No matter how often people across the globe trumpet their claims that the political and economic warfare movement known as BDS (the Boycott of, Divestment from and Sanctions against Israel) is racking up victories, the reality is quite different.
Just this past week a slew of American film and television actors traveled to the Jewish State to see its wonders first hand. Not to put too fine a point on it, one of the primo wonders, as far as this large group of actors were concerned, was the wine being produced in Israel.
In the group which numbered nearly a dozen, there were stars of current television shows such as C.S. Lee, star of “Dexter,” and Anson Mount IV, of “Hell on Wheels,” a historical drama about the transcontinental railroad.
There was even a mother-daughter pair on the trip. The mother, Lea Thompson, has been a film and television star for several decades.
Thompson starred in all three “Back to the Future” hit movies from the mid- to late 1980’s, and starred in the 1990‘s sitcom, Caroline in the City. For the past two years Thompson has been in the television family drama “Switched at Birth,” and is in three films coming out within the next year and a half.
Thompson’s daughter, Zoey Deutch, starred in the film “Beautiful Creatures,” and will appear in the part of Rosemarie Hathaway in “Vampire Academy: Blood Sisters,” based on a popular book series. “Vampire Academy”comes out in 2014. Deutch is the daughter of director Howard Deutch, whom Thompson married in 1989. Zoey was raised in her father’s religion, which is Jewish.
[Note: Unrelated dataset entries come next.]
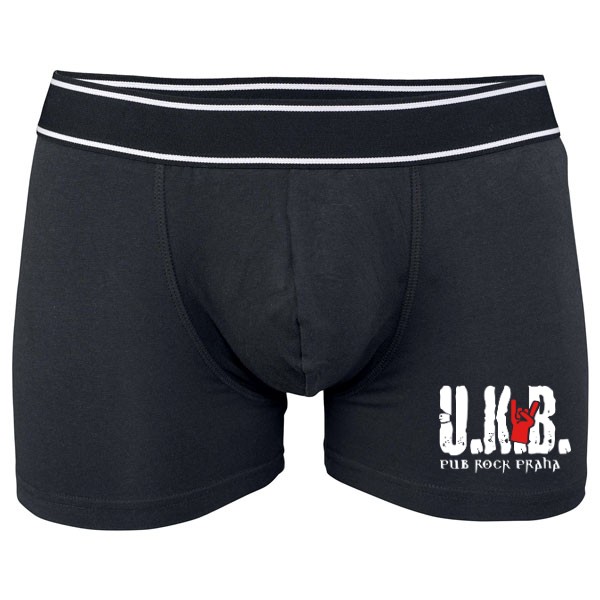 Boxerky U.K.B. cerne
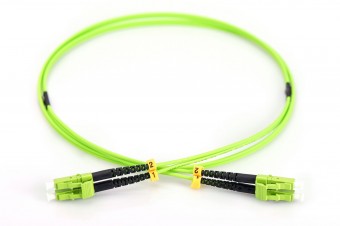 Digitus FO patch cord, duplex, LC to LC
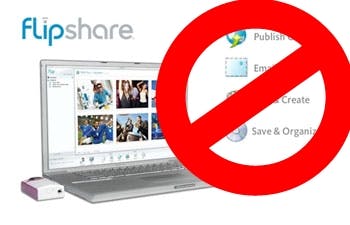 FlipShare-gebruikers, maak een backup van je video's!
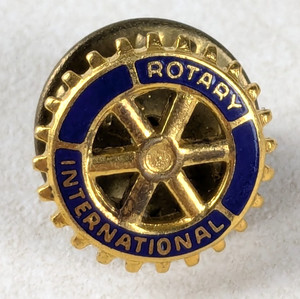 Vintage - Rotary International Lapel Pin - B18E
“I love it here in Israel,” Deutch said. “We went out at night in Tel Aviv, we’ve met so many amazing people and now we taste such amazing wine,” she told one of the organizers of the trip.
After several days traveling from army bases and visiting popular tourist attractions, the celebrity group was treated to a VIP tour of the Golan Heights Winery to enjoy Israel’s award-winning wine.
“We wanted to bring the celebrities to the winery to show them that Israel is more than conflict,” Irwin Katsof, director of the program that brought these stars to Israel, said. “We spent an evening drinking amazing wine, eating a fabulous spread and showcasing such a positive aspect of Israel.”
Another actor on the trip was Korean-American actress Vivian Bang, Bang was “Soo-Mi” in Jim Carrey’s “Yes Man,” and plays Susan Sullivan in the TBS comedy series “Sullivan & Son.”
The actors were brought to Israel by a program run by the Conference of Presidents of Major American Jewish Organizations, called American Voices in Israel.